> [Aim of the exercise] Retype all of the records below line by line, keeping every character unchanged.

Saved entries
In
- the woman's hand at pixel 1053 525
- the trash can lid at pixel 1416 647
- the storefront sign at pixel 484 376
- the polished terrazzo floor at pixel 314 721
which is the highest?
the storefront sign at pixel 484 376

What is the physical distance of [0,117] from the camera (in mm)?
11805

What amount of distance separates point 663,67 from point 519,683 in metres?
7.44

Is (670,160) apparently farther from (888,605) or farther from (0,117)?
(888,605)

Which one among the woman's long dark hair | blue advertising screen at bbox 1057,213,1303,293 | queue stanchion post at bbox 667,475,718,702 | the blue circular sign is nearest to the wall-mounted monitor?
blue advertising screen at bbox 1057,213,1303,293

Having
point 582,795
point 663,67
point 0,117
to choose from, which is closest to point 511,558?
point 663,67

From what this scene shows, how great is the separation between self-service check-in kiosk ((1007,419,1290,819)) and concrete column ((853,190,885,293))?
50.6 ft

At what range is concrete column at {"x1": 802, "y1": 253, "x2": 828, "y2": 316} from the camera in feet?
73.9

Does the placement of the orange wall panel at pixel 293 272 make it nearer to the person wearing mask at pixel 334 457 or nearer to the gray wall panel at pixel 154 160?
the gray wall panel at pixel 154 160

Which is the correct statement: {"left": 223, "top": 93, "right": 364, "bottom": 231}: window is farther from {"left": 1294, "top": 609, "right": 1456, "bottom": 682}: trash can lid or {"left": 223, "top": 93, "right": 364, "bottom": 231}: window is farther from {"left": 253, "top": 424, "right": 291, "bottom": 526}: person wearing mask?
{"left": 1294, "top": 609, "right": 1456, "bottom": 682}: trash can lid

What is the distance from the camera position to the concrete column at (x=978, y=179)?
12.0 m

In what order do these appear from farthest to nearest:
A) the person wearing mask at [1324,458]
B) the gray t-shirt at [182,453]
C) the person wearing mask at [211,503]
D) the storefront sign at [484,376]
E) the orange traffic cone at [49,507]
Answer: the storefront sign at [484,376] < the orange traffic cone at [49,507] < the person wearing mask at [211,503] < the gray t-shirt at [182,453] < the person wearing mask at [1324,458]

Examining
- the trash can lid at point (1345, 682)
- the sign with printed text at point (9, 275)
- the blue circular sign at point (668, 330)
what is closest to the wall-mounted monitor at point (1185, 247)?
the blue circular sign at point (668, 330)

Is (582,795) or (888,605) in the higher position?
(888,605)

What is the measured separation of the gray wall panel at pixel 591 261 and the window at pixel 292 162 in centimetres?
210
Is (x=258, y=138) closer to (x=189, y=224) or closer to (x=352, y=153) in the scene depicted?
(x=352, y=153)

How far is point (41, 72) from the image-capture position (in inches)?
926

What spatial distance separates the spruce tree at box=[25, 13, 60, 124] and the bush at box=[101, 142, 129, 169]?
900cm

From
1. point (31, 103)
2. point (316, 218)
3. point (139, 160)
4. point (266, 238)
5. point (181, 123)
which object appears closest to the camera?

> [Exercise output]
In
- the woman's hand at pixel 1053 525
- the trash can lid at pixel 1416 647
- the storefront sign at pixel 484 376
- the polished terrazzo floor at pixel 314 721
which is the highest?
the storefront sign at pixel 484 376

What is the physical distance of [0,117] from the camera (in mm)?
11805

What amount of distance separates point 663,67 from point 519,683 in metres?
7.44

Is (670,160) apparently farther from (888,605) or farther from (0,117)?
(888,605)

Which one among the woman's long dark hair | blue advertising screen at bbox 1057,213,1303,293 | queue stanchion post at bbox 667,475,718,702 | the blue circular sign is nearest to the wall-mounted monitor?
blue advertising screen at bbox 1057,213,1303,293

Having
point 582,795
point 663,67
point 0,117
to choose from, which is closest to point 511,558?
point 663,67

From what this scene shows, how great is the separation between self-service check-in kiosk ((1007,419,1290,819)) and concrete column ((853,190,885,293))?
50.6 ft

At what range is concrete column at {"x1": 802, "y1": 253, "x2": 828, "y2": 316} from the camera in feet?
73.9

Does the placement of the orange wall panel at pixel 293 272 make it nearer to the person wearing mask at pixel 334 457 or nearer to the gray wall panel at pixel 154 160?
the gray wall panel at pixel 154 160

Which is the correct statement: {"left": 223, "top": 93, "right": 364, "bottom": 231}: window is farther from {"left": 1294, "top": 609, "right": 1456, "bottom": 682}: trash can lid or {"left": 223, "top": 93, "right": 364, "bottom": 231}: window is farther from {"left": 253, "top": 424, "right": 291, "bottom": 526}: person wearing mask?
{"left": 1294, "top": 609, "right": 1456, "bottom": 682}: trash can lid

What is the distance from the camera position to the concrete column at (x=978, y=179)?
12.0 m

In what order do these appear from farthest to nearest:
A) the person wearing mask at [1324,458]
B) the gray t-shirt at [182,453]
C) the person wearing mask at [211,503]
D) the storefront sign at [484,376]
E) the orange traffic cone at [49,507]
Answer: the storefront sign at [484,376] < the orange traffic cone at [49,507] < the person wearing mask at [211,503] < the gray t-shirt at [182,453] < the person wearing mask at [1324,458]

Examining
- the trash can lid at point (1345, 682)
- the sign with printed text at point (9, 275)
- the blue circular sign at point (668, 330)
what is closest to the wall-mounted monitor at point (1185, 247)?
the blue circular sign at point (668, 330)

Is (582,795) or (888,605) in the higher position?
(888,605)

What is the measured separation of the gray wall panel at pixel 591 261 and the window at pixel 292 162 in centimetres?
210
Is (x=258, y=138) closer to (x=189, y=224) or closer to (x=352, y=153) in the scene depicted?
(x=352, y=153)

How far is point (41, 72) from the image-capture position (in inches)?
926

What spatial distance separates the spruce tree at box=[25, 13, 60, 124] and the bush at box=[101, 142, 129, 169]?
900cm

From
1. point (31, 103)
2. point (316, 218)
3. point (139, 160)
4. point (266, 238)
5. point (181, 123)
which object appears closest to the camera?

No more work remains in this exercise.